> **Document segment**:
☆ ☆ ☆

KARINA YOUNG’S DON’T SAVE ME @ KXT THEATRE BROADWAY

Ben Itaba and Holly Mazzola in Puncher’s Chance Co’s DON’T SAVE ME. Pic Phil Erbacher
Ben Itaba, Holly Mazzola and Raechyl French in Puncher’s Chance Co’s DON’T SAVE ME 2025. Pic Phil Erbacher

In Karina Young’s new play DON’T SAVE ME, Jade and Pat are a doting young couple whose marriage is rocked by Jade receiving  a terminal cancer diagnosis from her GP. Jade takes the news badly yet not half as badly as Pat who goes in to a real tail spin.

Pat works for a cutting edge IT company, very up to date with the latest developments in artificial intelligence. Truly mortified, Pat installs devices, bugs, around the unit. At a later time, and unseen, he then feeds them into his computer, creating a made up, artificial Jade who he will then be able to live with, after Jade dies.

I enjoyed this far fetched and dramatically fetching ride that playwright (and producer) Karina Young gives us. Young has clearly learned some deft skills having completed in 2024 her Masters of Writing for Performance at the National Institute for Dramatic Art (NIDA).

☆ ☆ ☆

> **Provided records**:

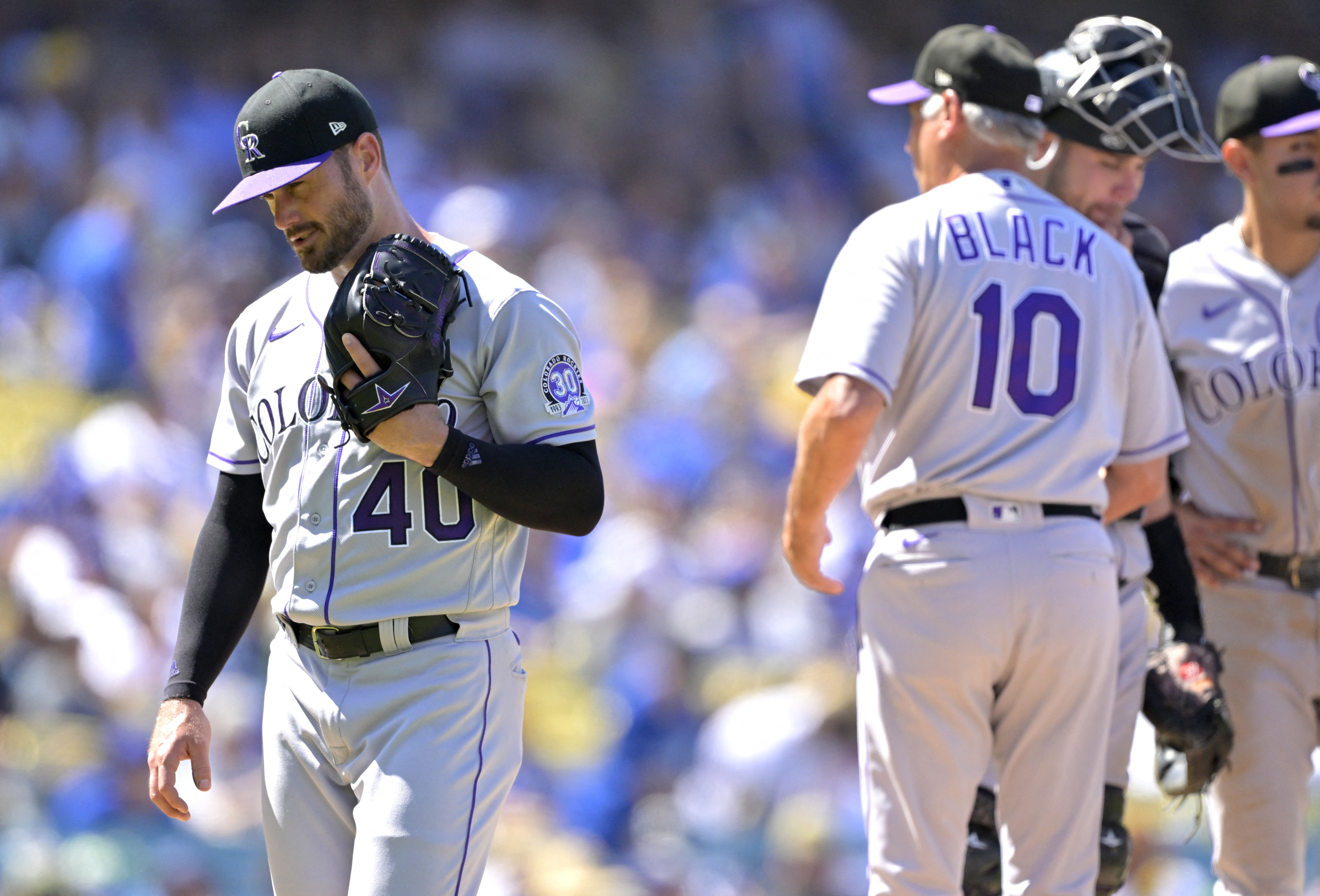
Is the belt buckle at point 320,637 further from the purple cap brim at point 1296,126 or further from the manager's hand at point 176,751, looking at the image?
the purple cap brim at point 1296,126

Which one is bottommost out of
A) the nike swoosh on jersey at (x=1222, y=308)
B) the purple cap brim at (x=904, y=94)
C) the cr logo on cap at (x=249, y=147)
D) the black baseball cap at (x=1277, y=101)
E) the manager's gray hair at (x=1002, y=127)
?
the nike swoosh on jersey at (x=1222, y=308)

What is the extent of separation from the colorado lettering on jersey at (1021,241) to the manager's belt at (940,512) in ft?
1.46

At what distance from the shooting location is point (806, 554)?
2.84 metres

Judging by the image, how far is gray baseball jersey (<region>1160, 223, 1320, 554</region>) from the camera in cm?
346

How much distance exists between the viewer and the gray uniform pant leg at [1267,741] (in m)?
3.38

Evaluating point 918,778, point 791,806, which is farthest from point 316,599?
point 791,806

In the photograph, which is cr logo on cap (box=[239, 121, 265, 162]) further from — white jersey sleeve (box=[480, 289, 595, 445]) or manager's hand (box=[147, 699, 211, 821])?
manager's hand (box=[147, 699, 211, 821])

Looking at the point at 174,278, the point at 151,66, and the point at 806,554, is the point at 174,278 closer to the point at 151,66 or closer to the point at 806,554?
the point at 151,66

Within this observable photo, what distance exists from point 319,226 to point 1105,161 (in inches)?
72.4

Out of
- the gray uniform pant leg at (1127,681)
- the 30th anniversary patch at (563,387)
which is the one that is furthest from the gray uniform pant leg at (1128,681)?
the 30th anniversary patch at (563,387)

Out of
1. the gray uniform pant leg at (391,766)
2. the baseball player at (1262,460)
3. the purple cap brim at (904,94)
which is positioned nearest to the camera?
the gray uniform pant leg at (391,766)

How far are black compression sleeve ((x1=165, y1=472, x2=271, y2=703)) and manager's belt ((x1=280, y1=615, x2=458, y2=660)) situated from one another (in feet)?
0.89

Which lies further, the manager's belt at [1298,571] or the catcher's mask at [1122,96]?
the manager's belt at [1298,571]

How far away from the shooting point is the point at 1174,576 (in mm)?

☆ ☆ ☆

> **Work task 1**: Translate this sentence from the theater review into Spanish: "Pat works for a cutting edge IT company, very up to date with the latest developments in artificial intelligence."
> **Work task 2**: Print the passage of the theater review starting with "Ben Itaba and" and going on through "real tail spin.", copying every word and mark without change.

> **Written reply 1**: Pat trabaja para una empresa de TI de vanguardia, muy al día con los últimos avances en inteligencia artificial.

> **Written reply 2**:
Ben Itaba and Holly Mazzola in Puncher’s Chance Co’s DON’T SAVE ME. Pic Phil Erbacher
Ben Itaba, Holly Mazzola and Raechyl French in Puncher’s Chance Co’s DON’T SAVE ME 2025. Pic Phil Erbacher

In Karina Young’s new play DON’T SAVE ME, Jade and Pat are a doting young couple whose marriage is rocked by Jade receiving  a terminal cancer diagnosis from her GP. Jade takes the news badly yet not half as badly as Pat who goes in to a real tail spin.